By clicking on the exploration window each .tiff will be loaded on the analysis deck. Using the first column of scrolls, the position of each bead can be defined along with a cutout region around it (shown by a red rectangle). This information is saved by clicking Retain current cutout box or Retain and Deconvolve cutout box (in that case a valid PSF must have been uploaded previously). In case the .tiff is already tight enough around the bead, the function Retain full stack can be used.
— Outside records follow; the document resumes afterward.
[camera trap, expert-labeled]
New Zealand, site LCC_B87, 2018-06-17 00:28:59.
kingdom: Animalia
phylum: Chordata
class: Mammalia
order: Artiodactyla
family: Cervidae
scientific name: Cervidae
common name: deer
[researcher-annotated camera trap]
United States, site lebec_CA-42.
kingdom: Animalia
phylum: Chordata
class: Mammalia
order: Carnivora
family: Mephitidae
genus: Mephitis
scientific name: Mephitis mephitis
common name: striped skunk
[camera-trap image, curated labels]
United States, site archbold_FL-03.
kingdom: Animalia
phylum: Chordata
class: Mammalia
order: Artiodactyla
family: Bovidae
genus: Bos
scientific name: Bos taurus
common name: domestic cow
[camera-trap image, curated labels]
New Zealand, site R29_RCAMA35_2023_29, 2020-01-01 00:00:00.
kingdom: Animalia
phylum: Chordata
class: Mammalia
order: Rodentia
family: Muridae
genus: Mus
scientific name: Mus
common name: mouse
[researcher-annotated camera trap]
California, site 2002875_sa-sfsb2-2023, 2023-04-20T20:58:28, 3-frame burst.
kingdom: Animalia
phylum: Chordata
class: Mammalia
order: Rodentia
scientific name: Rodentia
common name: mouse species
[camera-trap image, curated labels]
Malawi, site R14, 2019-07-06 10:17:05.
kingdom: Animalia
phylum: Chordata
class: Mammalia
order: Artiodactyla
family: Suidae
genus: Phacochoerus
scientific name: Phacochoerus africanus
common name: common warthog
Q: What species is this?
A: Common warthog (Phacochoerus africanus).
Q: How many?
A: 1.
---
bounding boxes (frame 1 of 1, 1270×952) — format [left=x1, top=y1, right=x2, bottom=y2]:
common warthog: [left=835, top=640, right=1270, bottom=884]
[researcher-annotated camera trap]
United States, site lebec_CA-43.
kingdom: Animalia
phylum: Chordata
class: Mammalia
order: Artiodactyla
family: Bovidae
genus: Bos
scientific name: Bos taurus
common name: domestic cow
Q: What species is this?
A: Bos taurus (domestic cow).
When all beads in the dataset have been selected, the analysis continues clicking on Segment beads. A dialog box with a progress bar indicates then the actual operation; for example 'Deconvolving bead 4 out of 13'. Once done the user can explore the resulting fits using the second plotting canvas and its corresponding slides. At last, force dipole responsible of the bead deformation is obtained directly on the screen by clicking Calculate Force-Dipols Analitically. The information of all the analyzed beads will be stored automatically in the origin folder. There the user finds:

  • FileName_segmentation: a folder containing .tiff files with the cutout bead, the filtered version and the binary surface, along with .txt files containing the Spherical Harmonics coefficients obtained in the fit and the force and tension.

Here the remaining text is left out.